===== DATA FOR ANALYSIS

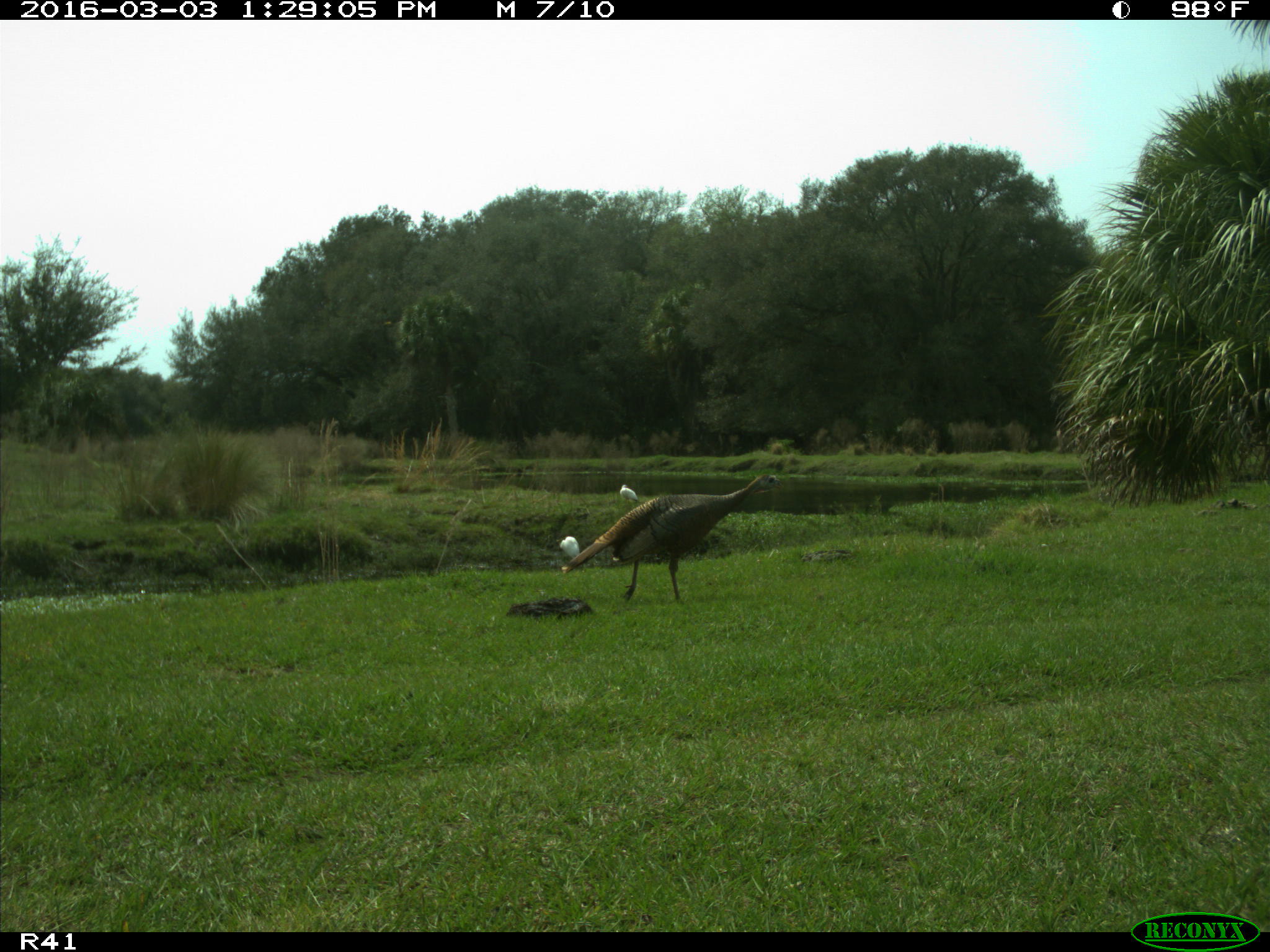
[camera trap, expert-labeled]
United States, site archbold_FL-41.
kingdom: Animalia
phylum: Chordata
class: Aves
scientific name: Aves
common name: birds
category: unidentified bird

==========

The listing above should be transcribed word for word, with its pictures left out.

• ANSWER FOR THE TASK
[camera trap, expert-labeled]
United States, site archbold_FL-41.
kingdom: Animalia
phylum: Chordata
class: Aves
scientific name: Aves
common name: birds
category: unidentified bird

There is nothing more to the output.